Attila Bátky

Personal information
- Nationality: Slovakia
- Born: 23 January 1973 (age 53) Dunajská Streda, Trnava, Czechoslovakia
- Height: 1.80 m (5 ft 11 in)
- Weight: 84 kg (185 lb)

Sport
- Sport: Wrestling
- Event: Greco-Roman
- Club: ASK Dukla Trenčín
- Coached by: Petr Hirjak

Medal record
Men's Greco-Roman wrestling
Representing Slovakia
World Championships
| Bronze medal – third place | 2003 Créteil | 84 kg |

= Attila Bátky =

Slovak Greco-Roman wrestler (born 1973)

Attila Bátky (born 23 January 1973) is an amateur Slovakian Greco-Roman wrestler, who played for the men's light heavyweight category. He won a bronze medal for his division at the 2003 World Wrestling Championships in Créteil, France, earning him a spot on the Slovak wrestling team for the Olympics. Batky is a member of the wrestling team for ASK Dukla Trenčín, and is coached and trained by Petr Hirjak.

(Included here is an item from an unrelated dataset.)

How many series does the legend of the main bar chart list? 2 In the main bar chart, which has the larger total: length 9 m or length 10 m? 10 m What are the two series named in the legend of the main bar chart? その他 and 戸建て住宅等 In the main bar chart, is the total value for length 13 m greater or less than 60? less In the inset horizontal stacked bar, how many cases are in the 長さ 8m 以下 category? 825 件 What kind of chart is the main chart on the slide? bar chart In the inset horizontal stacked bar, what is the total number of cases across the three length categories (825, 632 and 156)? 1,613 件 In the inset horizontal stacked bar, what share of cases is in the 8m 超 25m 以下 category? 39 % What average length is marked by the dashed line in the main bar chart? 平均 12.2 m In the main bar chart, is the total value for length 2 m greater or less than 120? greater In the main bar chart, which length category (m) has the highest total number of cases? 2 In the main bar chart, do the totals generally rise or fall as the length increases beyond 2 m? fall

Batky made his official debut for the 2004 Summer Olympics in Athens, where he placed third in the preliminary pool of the men's 84 kg class, against Sweden's Ara Abrahamian, Japan's Shingo Matsumoto, and Kyrgyzstan's Janarbek Kenjeev.

At the 2008 Summer Olympics in Beijing, Batky competed for the second time in the men's 84 kg class. He lost the qualifying round match to Cuba's Yunior Estrada, who was able to score nine points in two straight periods, leaving Batky without a single point.